Martin John Packer mpacker@uniandes.edu.co
Sat Aug 9 17:36:56 PDT 2014


Larry, 

I didn't have this in mind when I responded to Andy's assertion that every motive is personal. But your question "does EACH particular *objective motive* carry or call forth a particular *value/virtue* that is not merely subjective" brings to mind Bruno Latour's latest book, A Inquiry into Modes of Existence. The LCHC group recently studied this book with some care, I believe, so they can say more than I can. But Latour aims to go beyond his previous studies of the ways that social realities are assembled, always a network or web, by exploring what circulates in different kinds of assemblage. What each network delivers - different in each case - he calls "value."

In Latour's analysis, each kind of social institution - the law, the church, science, politics, technology, - 15 in all - has its own mode of existence and its own mode of value.
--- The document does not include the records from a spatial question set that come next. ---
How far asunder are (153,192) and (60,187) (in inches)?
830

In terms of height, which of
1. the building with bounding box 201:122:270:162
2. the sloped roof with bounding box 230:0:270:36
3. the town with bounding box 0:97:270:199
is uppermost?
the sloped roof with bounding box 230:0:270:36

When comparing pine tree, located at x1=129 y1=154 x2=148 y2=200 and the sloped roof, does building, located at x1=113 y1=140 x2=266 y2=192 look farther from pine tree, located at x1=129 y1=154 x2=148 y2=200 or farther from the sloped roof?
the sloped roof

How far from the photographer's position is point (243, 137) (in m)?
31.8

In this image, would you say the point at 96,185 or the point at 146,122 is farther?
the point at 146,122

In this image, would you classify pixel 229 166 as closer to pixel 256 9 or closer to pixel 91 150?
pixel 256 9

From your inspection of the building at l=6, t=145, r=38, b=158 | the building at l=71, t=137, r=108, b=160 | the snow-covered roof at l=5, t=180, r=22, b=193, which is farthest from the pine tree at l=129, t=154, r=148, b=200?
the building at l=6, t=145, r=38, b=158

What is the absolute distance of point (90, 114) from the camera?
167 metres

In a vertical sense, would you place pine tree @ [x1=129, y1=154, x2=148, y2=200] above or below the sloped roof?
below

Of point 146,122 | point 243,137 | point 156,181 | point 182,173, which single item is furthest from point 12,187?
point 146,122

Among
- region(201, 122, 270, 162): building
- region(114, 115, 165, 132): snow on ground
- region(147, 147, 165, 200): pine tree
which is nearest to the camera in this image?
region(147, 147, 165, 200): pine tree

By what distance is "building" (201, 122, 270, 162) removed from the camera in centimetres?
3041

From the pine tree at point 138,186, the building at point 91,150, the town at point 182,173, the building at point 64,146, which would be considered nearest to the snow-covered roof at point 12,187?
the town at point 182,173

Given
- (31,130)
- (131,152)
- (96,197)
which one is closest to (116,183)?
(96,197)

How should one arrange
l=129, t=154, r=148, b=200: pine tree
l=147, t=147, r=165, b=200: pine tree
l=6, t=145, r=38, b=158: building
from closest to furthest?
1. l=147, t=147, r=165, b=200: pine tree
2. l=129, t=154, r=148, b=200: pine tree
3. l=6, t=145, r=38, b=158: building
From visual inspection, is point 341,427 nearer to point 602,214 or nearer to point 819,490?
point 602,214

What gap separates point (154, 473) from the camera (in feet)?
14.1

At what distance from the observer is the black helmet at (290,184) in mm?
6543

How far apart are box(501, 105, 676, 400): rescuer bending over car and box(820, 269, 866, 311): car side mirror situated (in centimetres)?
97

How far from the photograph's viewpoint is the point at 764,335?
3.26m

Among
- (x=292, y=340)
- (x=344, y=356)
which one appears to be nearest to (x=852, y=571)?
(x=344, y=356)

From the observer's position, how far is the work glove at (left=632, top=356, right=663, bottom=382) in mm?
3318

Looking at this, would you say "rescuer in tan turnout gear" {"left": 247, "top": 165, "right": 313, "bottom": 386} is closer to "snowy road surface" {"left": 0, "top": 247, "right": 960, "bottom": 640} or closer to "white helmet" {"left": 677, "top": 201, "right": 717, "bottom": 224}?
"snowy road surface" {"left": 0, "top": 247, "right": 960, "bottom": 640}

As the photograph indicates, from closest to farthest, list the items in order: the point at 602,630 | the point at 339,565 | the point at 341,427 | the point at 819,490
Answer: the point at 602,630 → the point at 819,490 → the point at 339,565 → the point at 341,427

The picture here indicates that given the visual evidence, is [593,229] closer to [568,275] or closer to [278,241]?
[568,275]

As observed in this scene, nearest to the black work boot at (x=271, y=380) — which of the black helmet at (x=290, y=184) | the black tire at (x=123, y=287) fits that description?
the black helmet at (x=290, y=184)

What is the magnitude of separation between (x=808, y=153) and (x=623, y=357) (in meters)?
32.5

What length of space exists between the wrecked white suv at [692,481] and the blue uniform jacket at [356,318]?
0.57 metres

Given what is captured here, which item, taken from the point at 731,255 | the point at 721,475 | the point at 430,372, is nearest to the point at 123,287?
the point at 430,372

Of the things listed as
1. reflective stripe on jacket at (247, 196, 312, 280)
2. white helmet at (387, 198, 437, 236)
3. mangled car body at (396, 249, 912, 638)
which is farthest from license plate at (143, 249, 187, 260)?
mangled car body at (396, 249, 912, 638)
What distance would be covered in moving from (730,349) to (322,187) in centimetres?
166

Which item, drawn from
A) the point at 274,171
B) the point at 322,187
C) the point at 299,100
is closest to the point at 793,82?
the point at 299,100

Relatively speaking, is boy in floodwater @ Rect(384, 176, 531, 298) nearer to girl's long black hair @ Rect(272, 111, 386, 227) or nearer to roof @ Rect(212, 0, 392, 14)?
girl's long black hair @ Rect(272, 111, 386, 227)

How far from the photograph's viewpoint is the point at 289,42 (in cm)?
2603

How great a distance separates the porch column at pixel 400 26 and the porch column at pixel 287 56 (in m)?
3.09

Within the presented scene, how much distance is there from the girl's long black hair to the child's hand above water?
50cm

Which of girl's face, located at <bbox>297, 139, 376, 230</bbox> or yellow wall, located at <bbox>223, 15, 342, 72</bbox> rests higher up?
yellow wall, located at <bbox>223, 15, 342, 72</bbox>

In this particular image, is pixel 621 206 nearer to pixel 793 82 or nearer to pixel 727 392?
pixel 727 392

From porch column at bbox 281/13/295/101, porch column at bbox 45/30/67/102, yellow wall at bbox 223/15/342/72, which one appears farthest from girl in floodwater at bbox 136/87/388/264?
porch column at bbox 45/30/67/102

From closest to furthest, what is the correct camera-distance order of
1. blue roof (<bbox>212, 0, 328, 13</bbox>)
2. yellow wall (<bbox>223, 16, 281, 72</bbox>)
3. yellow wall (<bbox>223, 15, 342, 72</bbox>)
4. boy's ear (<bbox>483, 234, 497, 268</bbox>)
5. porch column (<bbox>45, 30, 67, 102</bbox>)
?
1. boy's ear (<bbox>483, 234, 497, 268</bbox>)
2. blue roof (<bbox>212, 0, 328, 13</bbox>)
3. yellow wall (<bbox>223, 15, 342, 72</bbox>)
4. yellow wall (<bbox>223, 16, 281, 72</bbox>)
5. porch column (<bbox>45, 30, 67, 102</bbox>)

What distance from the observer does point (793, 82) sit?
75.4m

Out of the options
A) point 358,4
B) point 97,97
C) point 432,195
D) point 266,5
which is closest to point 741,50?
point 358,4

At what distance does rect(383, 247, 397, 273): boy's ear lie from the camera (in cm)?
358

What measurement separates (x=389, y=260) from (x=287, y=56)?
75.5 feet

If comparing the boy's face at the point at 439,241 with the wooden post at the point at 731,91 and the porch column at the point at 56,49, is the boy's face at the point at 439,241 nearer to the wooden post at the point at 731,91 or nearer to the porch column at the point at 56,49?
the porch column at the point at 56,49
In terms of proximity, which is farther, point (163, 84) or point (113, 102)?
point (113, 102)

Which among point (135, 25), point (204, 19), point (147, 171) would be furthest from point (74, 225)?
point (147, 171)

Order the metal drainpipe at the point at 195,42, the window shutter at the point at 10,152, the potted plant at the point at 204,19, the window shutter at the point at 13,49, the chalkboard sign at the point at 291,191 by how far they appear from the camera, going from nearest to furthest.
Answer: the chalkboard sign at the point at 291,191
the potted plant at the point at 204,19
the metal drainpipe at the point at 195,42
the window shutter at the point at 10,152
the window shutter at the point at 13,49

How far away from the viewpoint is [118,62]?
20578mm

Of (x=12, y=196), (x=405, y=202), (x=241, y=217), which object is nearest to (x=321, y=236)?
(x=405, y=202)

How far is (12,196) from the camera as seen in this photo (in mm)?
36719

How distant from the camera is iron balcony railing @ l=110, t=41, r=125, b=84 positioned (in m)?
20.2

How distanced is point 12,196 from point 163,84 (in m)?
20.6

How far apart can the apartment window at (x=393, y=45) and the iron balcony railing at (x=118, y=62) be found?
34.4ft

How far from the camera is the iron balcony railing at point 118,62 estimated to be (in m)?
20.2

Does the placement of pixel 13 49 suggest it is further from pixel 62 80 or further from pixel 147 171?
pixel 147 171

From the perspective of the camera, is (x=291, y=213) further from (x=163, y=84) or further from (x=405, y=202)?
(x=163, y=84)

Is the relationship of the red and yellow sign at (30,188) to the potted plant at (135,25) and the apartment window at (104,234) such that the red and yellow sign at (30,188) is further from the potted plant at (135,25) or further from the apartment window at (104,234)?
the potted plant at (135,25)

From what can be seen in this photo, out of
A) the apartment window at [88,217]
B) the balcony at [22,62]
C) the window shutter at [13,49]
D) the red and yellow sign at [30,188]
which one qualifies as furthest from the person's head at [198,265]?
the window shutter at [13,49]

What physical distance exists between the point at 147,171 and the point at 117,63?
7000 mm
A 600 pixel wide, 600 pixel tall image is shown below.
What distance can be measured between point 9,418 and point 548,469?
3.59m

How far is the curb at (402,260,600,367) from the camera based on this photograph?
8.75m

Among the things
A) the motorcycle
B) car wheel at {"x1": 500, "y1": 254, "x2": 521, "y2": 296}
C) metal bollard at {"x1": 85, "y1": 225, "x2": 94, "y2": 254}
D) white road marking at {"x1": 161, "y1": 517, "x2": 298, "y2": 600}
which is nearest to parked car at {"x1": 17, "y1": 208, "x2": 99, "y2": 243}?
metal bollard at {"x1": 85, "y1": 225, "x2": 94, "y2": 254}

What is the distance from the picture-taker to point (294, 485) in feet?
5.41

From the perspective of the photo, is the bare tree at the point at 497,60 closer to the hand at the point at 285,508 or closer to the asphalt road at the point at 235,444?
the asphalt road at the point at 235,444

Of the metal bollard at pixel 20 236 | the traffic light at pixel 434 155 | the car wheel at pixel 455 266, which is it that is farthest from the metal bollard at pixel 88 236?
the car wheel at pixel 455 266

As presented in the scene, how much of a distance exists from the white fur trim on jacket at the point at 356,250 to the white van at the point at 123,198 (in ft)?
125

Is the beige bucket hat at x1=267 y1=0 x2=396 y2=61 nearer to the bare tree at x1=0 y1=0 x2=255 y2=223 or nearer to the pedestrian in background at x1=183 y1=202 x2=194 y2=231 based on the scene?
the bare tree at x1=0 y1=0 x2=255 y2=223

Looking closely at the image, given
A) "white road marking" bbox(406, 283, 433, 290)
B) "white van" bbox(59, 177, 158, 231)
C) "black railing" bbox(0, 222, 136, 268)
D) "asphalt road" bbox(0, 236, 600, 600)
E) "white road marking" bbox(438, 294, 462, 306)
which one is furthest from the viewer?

These values define, I think we can say without distortion, the interests that people have in each domain; in economy, for example, their "passionate interests." 

Latour does a pretty good job of exploring, describing, and explaining how the modes of our modern social world, and their intersections, define the values we take to be self-evident, and the ways that we are concerned and interested within these modes. Perhaps Andy will say that this is what he meant when he wrote that "*every* motive is objective; but equally every motive is subjective." But then he also wrote "What is an objective motive? Or to put it another way, what motive is there which is not personal?"

Martin

On Aug 9, 2014, at 1:57 PM, Larry Purss <lpscholar2@gmail.com> wrote:

> To return to *objective motive* AS  *objective motiveS*  does EACH
> particular *objective motive* carry or call forth a particular
> *value/virtue* that is not merely subjective.